HEALTH CARE
In healthcare, the most common application of traditional machine learning is precision medicine – predicting what treatment protocols are likely to succeed on a patient based on various patient attributes and the treatment context. The great majority of machine learning and precision medicine applications require a training dataset for which the outcome variable (eg onset of disease) is known; this is called supervised learning.
​
​
A more complex form of machine learning is the neural network – a technology that has been available since the 1960s has been well established in healthcare research for several decades and has been used for categorization applications like determining whether a patient will acquire a particular disease. It views problems in terms of inputs, outputs and weights of variables or ‘features’ that associate inputs with outputs. It has been likened to the way that neurons process signals, but the analogy to the brain's function is relatively weak. Below is one of its applications in diagnosing diseases.
PURPOSE
The purpose of this research is to build a classifier that can correctly distinguish between Pneumonia and Covid-19. Why lung diseases?
100,000 Deaths per year due to the misdiagnosis of pneumonia. Wrongful diagnosis of pneumonia can be very life threatening given that it leads to an increase in severity due to lack of treatment. Especially in cases where the patient might have a more serious infection like COVID-19.
Pneumonia is the reason for 1 out of 6 childhood death making it the leading cause of fatality in kids under 5 years.
In the United States, the death rate of pneumonia is 10 out of every 100,000 individuals and this usually the rate in most developed countries. Meanwhile, in Africa, the death rate of pneumonia is 100 out of every 100,000 individuals and this is normal in most developing countries.
Model
The network used is VGG19 because it’s known for having pretty high accuracies for image classification problems so there's no doubt it would work perfectly for this problem. After importing the VGG19 model and set the appropriate weights for the type of images in the dataset and set the Include Top parameter to false. This will ensure that the last layer is drop and this was done because we don’t want to classify thousand different categories when the specific problem only has two categories. So, for this we skipped the last layer. The first layer is also dropped since we can simply provide our own image size as we did.

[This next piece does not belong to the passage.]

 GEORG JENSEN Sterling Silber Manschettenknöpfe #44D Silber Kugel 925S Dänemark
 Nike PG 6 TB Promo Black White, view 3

After that, the images were inserted with a batch size of 32 meaning 32 images should be used for training at a given instance, with image size of 64 X 64.
Covid-19 Models Results
The accuracy is 99 % and this is the amount of time the predicted result is actually correct. The recall percentage is 99% and this is the probability of the model diagnosing a correct positive diagnosis out of all the times it diagnosed positive. This would be the best metric in this case as we would rather give a wrong positive diagnosis than give a wrong negative diagnosis.
COVID-19 MODEL RESULTS
Pneumonia Models Results
The accuracy is 94 % and this is the amount of time the predicted result is actually correct.

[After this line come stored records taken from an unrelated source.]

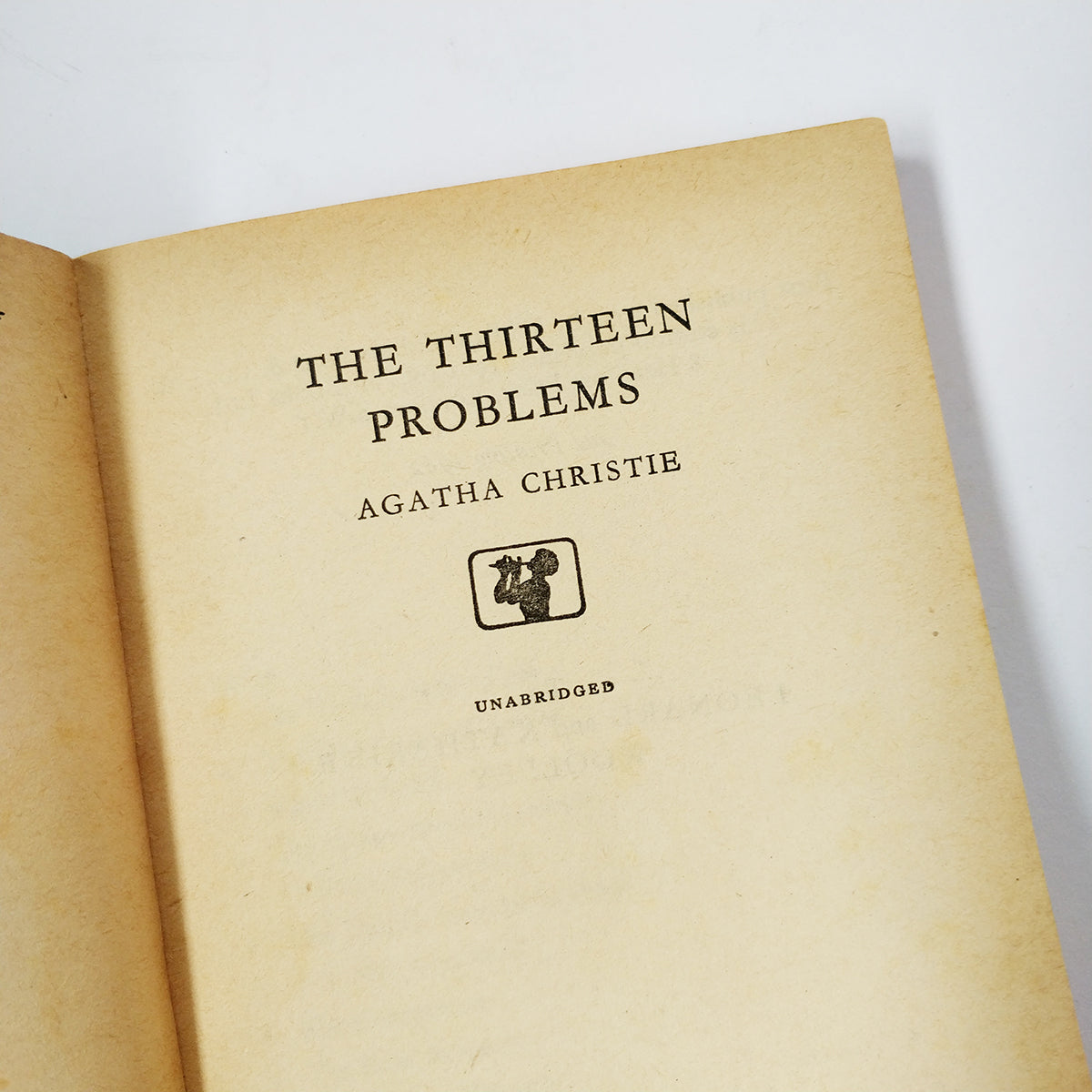 Agatha Christie - The Thirteen Problems - FIRST EDITION 2nd Printing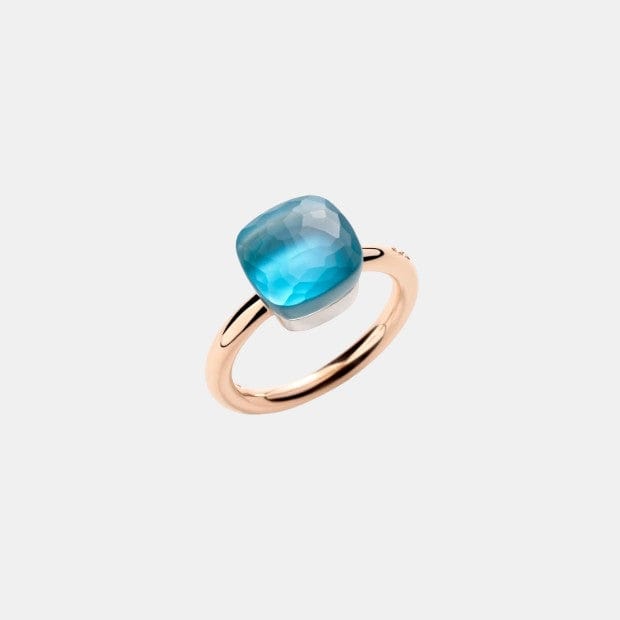 Bague Nudo Or rose Turquoise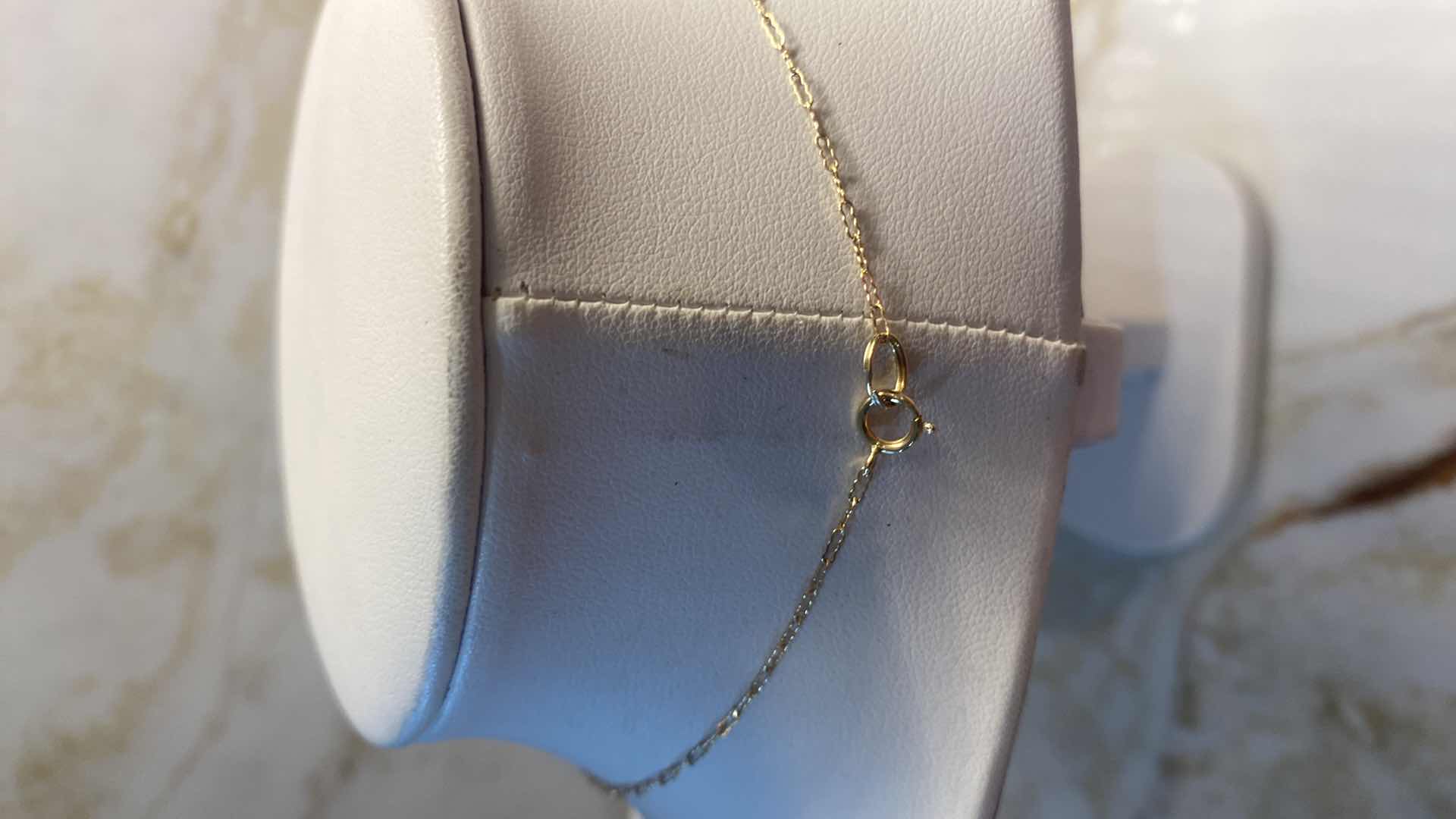 Photo 1 of 14K GOLD CHAIN & EARRINGS WITH BLACK ONYX 3 GRAMS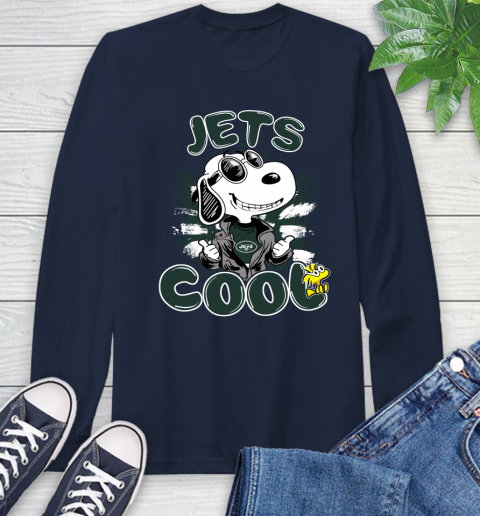 NFL Football New York Jets Cool Snoopy Shirt Long Sleeve T-Shirt 3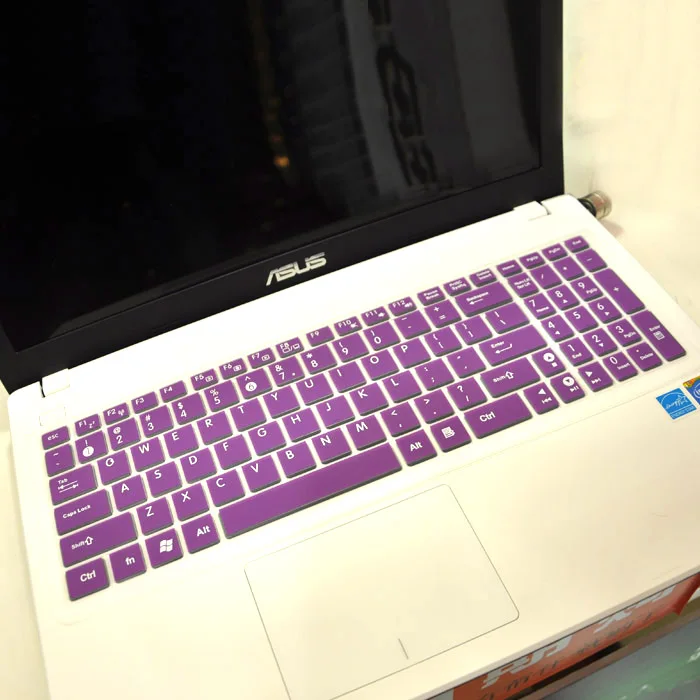Силиконовая клавиатура защитная крышка для Asus x550 A53 K53 A52J N53S X53 A52J N73J N61J K52 K52J x501 A55V X550V X55V - Цвет: Purple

The recall percentage is 95% and this is the probability of the model diagnosing a correct positive diagnosis out of all the times it diagnosed positive. This would be the best metric in this case as we would rather give a wrong positive diagnosis than give a wrong negative diagnosis.
PNEUMONIA MODEL RESULTS
The model loss is 0.17 out and this is the amount the model penalizes for incorrect predictions.
The AUC score is 0.90 and this is the average probability that the model can diagnose each X-ray image correctly.

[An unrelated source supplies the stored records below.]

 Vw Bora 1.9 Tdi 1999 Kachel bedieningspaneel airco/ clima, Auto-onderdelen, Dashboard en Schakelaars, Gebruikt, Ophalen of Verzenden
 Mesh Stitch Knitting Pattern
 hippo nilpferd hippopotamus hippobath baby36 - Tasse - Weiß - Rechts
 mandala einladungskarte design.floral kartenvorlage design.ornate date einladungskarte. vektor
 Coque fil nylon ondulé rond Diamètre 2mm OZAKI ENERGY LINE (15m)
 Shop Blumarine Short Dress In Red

Pneumonia vs Covid-19 Models Results
The Pneumonia model has a recall score of 100% for pneumonia, the covid model has a recall score of 93% for covid-19, and the pneumonia vs covid multi-classification model has a recall score of 100% for covid-19. They could be improved by trying different parameters but these scores are good enough as it is so Doctors and Radiologists are more than welcomed to integrate this models into their medical applications to help in the correct diagnosing of lung diseases, after thorough verification.
The model loss is 0.02 out and this is the amount the model penalizes for incorrect predictions.
The AUC score is 0.93 and this is the average probability that the model can diagnose each X-ray image correctly.
Recommendation
Use the vgg-19 model since it shows its 26% better at correctly diagnosing a covid case in the binary classification model and 15% better at correctly diagnosing a covid case in the multi-classification model.
Add a dropout layer before the final dense layer to dropout half of the output from the prior dense layer using 512 nodes in order to reduce overfitting when using the VGG19 model.
​Future Work
Other Lung Diseases: Create a classifier to differentiate pneumonia x-rays from other lung infections like Tuberculosis, etc.
Target Detection: Create a classifier to detect what section of the lungs the infection is located.
Model Improvement: Collect more data and tune more layers to the transfer learning model to improve its performance.